Discriminative Attribute Graph Clustering Through Topology-Guided Contrastive Learning
Abstract
Deep attribute graph clustering aims to learn discriminative node representations by leveraging both node attributes and graph topology to partition nodes into distinct clusters. Although substantial progress has been made in attribute-graph clustering in recent years, two key challenges remain: noisy edges in the original adjacency matrix degrade the quality of information propagation, and redundant feature information across different feature views hampers the learning of discriminative representations.
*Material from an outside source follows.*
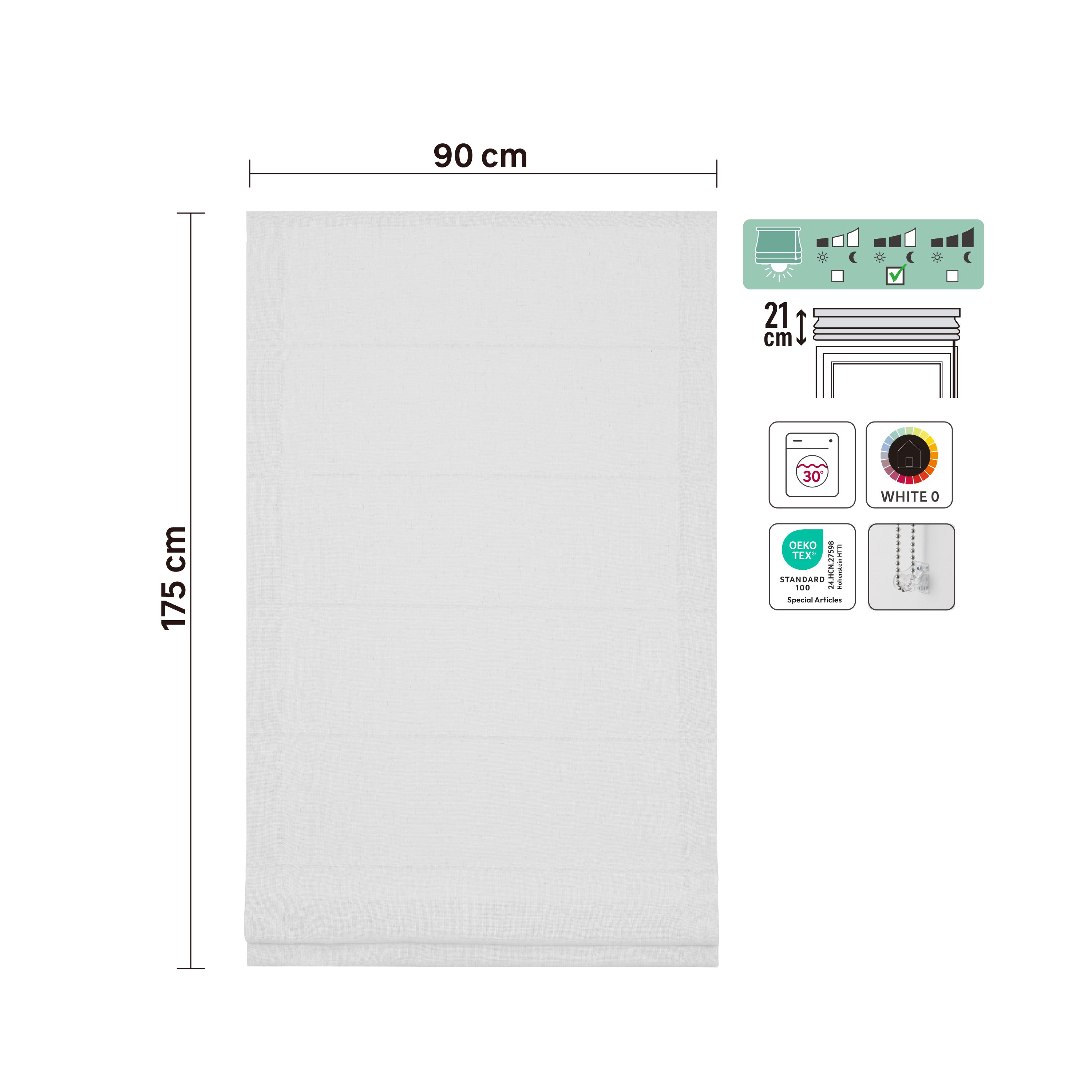 Store bateau Charlina, lin blanc, l.90 x H.175 cm, INSPIRE - 4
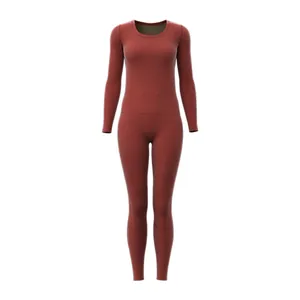 Premium women's thermal underwear set featuring high stretch round neck top and leggings.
To address these issues, we propose a self-supervised attribute graph clustering method based on topological reconstruction and correlation decorrelation. First, we reconstruct the graph topology by computing intersections between k-nearest neighbors and the original adjacency relationships, while simultaneously leveraging global semantic information from K-means clustering to filter out noisy nodes. This reconstructed topology effectively mitigates information redundancy during feature aggregation in Graph Neural Networks. Second, unlike existing augmentation-based contrastive methods, we treat the feature representations from an auto-encoder (AE) and a graph auto-encoder (GAE) as two complementary natural views. We then apply mutual information minimization and a decorrelation constraint to suppress redundant information between views, yielding more discriminative node representations. Extensive experiments on four widely-used graph datasets—ACM, DBLP, CITE, and AMAP—demonstrate that our method consistently outperforms six state-of-the-art baselines.